DOCUMENT SEGMENT |
Known MATLAB issues

Matlab 2014b and above can experience the following issues when run on BioHPC systems. BioHPC has reported these issues to the MATLAB developer, but no fix is currently available.

The built-in `mkdir` function to create directories gives a 'Permission Denied' error on the /project directory.
Please use the 'system('mkdir -p mydir')' command instead of mkdir.
If editor sessions were open when MATLAB was closed, it will fail to load with a library error when next run on a webGUI or thin-client session.
Please start MATLAB with the -softwareopengl option 'matlab -softwareopengl' as a workaround.

Matlab 2018b job submission to the cluster can fail if ran directly from a workstation or a thinclient. As a workaround, consider

Running Matlab 2018b directly from a WebGUI session
Using Matlab 2019a/b

MATLAB Parallel Computing on BioHPC

Build-in Multithreading
Automatically handled by MATLAB, use of vector operations in place of for loops.
Parallel Computing Toolbox
Acceleration MATLAB code with very little code changes, job will running on your workstation, thin-client or a reserved compute node
- Parallel for loop (parfor), described here
- Spmd (Single Program Multiple Data), described here
- pmode (Interactive environment for spmd development), described here
- Parallel Computing with GPU, described here
Matlab Distributed Computing Server (MDCS)

EXERCISE INSTRUCTIONS | In the notes on known MATLAB issues on BioHPC, which startup option gets around the library error that appears when editor sessions were left open?

DATA EXCERPTS |
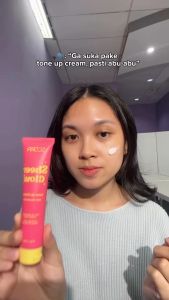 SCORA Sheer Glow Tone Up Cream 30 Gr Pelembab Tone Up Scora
* * *
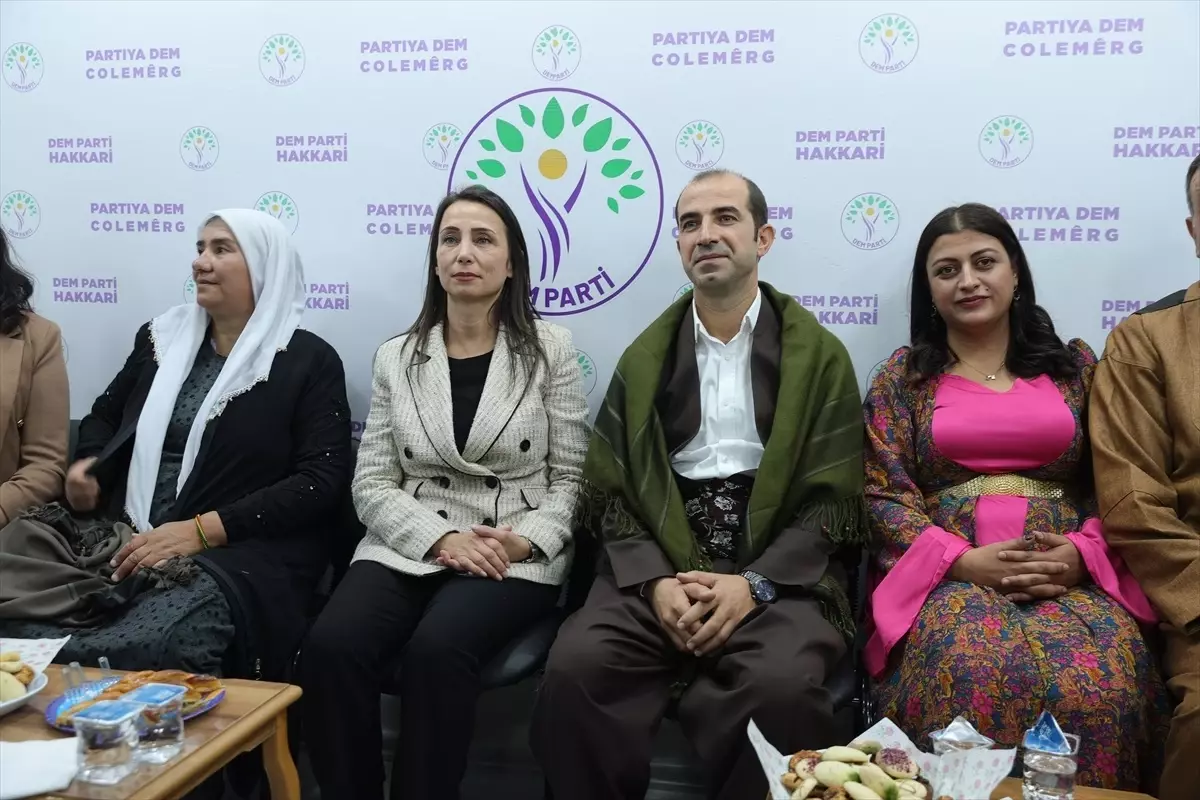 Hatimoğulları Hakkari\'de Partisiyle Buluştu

SOLUTION TO THE EXERCISE | The -softwareopengl option, started as 'matlab -softwareopengl'.